According to Legends of the Jews, Tamar was endowed with a prophetic gift which allowed her to know the future of her descendants. From this gift, she knew that she would be the ancestress of royal line of David and mighty prophets. While she was standing at gates of Timnath and wearing a veil; Judah, who was intoxicated from wine that twisted his understanding away, came to her. After that, he left her with three symbolical pledges; his staff, the stay of Tribe of Judah; his mantle, representation of his strength; and his signet-diadem, the glory of kingdom of Judah. When her state became known, Tamar was dragged before the court, in which Isaac, Jacob, and Judah were the judges.

As a judge, Judah gave a decision that Tamar was liable to the death penalty by burning according to the law, for she was the daughter of the high priest (Shem) who was accused of leading an unchaste demeanor. After Tamar showed the three pledges from the man who came to her, Judah's countenance grew pale to green color when he publicly confessed his carnal relationship with her.

===Christian views===
According to the Gospel of Matthew, Judah and Tamar are ancestors of Jesus through their son Perez.

==Chronological issues==

Together with the brief preceding narrative of the birth of Er, Onan, and Shelah, and the subsequent narrative of the birth of Perez's children, the passage is often regarded as presenting a significant chronological issue, since it is surrounded by a narrative concerning Joseph; before the passage occurs, Joseph is described as being 17 years old, and after the passage, Joseph is described as meeting up with Judah 9 years after Joseph reached 30 years of age.

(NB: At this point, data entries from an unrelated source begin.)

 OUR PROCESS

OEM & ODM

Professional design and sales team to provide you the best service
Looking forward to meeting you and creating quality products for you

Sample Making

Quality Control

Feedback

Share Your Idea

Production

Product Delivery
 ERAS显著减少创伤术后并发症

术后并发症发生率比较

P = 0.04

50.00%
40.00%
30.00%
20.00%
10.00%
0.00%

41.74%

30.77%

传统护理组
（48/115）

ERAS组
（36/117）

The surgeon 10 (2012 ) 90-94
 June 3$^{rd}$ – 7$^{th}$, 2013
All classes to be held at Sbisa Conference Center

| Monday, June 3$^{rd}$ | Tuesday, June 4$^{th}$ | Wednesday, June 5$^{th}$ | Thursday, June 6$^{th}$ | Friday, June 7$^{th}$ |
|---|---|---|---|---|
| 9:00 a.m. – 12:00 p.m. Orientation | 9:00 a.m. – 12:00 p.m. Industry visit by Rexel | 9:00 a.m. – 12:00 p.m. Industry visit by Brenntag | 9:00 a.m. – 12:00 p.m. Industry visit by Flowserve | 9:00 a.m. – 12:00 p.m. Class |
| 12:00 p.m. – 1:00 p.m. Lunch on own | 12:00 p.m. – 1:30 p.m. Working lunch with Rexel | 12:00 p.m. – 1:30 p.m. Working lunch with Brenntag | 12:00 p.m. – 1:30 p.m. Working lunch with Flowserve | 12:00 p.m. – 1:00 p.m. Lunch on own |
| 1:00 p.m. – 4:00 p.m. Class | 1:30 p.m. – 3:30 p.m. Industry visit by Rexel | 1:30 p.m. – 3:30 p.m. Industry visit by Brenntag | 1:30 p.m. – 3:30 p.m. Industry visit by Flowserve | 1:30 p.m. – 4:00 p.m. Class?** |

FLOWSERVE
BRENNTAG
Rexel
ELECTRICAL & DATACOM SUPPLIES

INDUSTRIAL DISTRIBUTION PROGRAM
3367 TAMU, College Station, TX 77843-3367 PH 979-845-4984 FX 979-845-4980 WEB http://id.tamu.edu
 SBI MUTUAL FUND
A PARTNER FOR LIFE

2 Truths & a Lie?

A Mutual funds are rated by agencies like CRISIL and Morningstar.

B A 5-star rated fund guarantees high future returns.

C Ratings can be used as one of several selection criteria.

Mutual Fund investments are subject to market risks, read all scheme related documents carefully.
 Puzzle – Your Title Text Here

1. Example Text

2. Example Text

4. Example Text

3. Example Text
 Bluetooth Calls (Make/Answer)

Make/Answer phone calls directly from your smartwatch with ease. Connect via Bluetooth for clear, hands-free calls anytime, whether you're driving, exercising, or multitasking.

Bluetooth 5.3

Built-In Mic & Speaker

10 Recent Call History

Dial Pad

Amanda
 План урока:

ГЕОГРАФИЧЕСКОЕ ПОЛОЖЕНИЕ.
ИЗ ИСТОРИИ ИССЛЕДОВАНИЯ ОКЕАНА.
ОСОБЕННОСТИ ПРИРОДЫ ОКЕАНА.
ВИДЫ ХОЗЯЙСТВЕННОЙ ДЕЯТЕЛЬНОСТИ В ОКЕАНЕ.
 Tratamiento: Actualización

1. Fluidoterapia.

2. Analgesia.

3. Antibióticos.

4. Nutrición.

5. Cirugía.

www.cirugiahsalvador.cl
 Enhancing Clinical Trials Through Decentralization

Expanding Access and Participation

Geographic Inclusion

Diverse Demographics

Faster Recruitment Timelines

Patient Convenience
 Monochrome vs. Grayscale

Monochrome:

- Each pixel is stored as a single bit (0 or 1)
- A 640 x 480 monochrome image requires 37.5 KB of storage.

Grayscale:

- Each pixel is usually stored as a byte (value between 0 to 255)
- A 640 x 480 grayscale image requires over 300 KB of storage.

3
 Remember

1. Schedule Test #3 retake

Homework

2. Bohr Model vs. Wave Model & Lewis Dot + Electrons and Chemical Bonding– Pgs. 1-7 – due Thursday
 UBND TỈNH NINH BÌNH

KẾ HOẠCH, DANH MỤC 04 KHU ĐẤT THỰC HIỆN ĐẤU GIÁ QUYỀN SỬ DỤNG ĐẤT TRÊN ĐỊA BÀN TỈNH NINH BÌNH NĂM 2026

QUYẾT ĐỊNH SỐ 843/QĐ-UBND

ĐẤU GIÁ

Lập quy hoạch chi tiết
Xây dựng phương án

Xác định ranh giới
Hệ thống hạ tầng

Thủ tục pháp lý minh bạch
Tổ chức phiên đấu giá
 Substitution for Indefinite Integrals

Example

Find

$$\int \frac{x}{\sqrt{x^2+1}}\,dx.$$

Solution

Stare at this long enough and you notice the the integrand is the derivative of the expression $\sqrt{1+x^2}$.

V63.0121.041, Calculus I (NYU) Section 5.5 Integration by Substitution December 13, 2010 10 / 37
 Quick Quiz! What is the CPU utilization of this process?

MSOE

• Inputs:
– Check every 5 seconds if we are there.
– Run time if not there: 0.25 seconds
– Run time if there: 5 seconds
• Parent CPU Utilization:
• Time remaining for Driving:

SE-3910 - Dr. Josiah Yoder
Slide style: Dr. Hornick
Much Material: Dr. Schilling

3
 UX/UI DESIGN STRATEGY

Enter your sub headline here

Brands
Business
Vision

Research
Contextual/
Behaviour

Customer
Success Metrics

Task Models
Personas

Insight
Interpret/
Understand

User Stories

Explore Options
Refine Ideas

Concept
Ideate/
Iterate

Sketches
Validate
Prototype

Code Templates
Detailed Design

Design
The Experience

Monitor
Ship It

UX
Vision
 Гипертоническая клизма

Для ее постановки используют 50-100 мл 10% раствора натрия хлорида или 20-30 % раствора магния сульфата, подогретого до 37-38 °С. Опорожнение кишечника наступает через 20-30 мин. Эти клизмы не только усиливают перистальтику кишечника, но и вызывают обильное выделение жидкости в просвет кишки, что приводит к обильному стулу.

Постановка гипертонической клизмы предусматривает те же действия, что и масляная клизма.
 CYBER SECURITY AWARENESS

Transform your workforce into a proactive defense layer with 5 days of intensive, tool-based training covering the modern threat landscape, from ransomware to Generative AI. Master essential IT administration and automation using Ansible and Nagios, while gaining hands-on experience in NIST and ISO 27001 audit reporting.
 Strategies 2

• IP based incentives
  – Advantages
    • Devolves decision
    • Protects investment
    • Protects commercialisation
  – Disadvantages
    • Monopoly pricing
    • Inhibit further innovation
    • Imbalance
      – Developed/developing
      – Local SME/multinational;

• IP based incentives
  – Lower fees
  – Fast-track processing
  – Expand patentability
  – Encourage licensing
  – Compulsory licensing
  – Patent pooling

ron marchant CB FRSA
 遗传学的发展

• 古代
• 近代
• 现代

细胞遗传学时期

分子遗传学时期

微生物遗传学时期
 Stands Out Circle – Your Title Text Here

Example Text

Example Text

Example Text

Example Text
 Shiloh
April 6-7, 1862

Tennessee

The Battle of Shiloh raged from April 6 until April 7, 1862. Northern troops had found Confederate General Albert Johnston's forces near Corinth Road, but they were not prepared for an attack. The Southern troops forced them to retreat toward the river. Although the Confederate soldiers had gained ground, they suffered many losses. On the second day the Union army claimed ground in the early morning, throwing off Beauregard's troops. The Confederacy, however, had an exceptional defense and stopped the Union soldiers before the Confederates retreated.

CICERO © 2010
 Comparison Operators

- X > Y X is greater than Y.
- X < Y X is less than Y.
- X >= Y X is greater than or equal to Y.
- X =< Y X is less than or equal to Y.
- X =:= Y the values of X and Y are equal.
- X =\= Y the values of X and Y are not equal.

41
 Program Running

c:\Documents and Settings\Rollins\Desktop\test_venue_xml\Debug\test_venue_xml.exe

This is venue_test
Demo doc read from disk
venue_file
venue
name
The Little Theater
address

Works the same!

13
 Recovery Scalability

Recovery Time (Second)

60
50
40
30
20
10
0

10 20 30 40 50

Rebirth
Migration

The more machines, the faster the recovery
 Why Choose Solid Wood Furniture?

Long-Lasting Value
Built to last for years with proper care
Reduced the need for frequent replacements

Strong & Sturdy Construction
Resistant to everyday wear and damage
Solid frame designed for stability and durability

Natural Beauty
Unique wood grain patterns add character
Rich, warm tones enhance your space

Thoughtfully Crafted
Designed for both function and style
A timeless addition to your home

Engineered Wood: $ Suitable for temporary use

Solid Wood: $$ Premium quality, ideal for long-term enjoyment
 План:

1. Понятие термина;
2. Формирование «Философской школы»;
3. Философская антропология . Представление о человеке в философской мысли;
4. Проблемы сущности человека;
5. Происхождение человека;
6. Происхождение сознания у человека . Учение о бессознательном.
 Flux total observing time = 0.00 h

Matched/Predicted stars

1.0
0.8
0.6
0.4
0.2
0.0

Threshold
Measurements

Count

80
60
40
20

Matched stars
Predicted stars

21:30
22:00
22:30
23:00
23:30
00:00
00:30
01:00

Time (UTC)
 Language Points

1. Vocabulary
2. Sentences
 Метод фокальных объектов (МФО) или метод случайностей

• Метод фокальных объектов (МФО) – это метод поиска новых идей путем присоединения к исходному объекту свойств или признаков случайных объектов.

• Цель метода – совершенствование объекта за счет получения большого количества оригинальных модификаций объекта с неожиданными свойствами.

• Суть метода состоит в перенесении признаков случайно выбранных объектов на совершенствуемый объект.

The gap, a maximum of 22 years, is exceedingly compressed to contain within it Judah's first marriage, the birth of Er and Onan, Er's marriage to Tamar, Onan's subsequent marriage to Tamar, the delay of an unspecified number of years for Shelah to grow to marriageable age, Judah's further delay in not giving Tamar in marriage to Shelah, Tamar's decision to trick Judah and subsequent pregnancy by him, and the birth of Judah's children by his daughter-in-law, Tamar; the passage is also widely regarded as an abrupt change to the surrounding narrative of Joseph's story. A further moral and theological complication is that one must then conclude that God imposed summary execution upon Er and Onan when they were teenagers, while passing no judgment whatsoever upon Judah's transgressions, despite him being nearly a middle-aged adult by the time of his encounter with Tamar. According to some textual scholars, the reason for these features is that the passage derives from the Jahwist source, while the immediately surrounding narrative is from the Elohist, the two being spliced together at a later date.

The Jamieson-Fausset-Brown Bible Commentary proposes that Judah was about 20 years old when he settled in Adullam and that his sons, Er and Onan, were 17 years old when they married. The sons of Hezron and Hamul were considered to be part of Jacob's family that moved to Egypt since they were born there.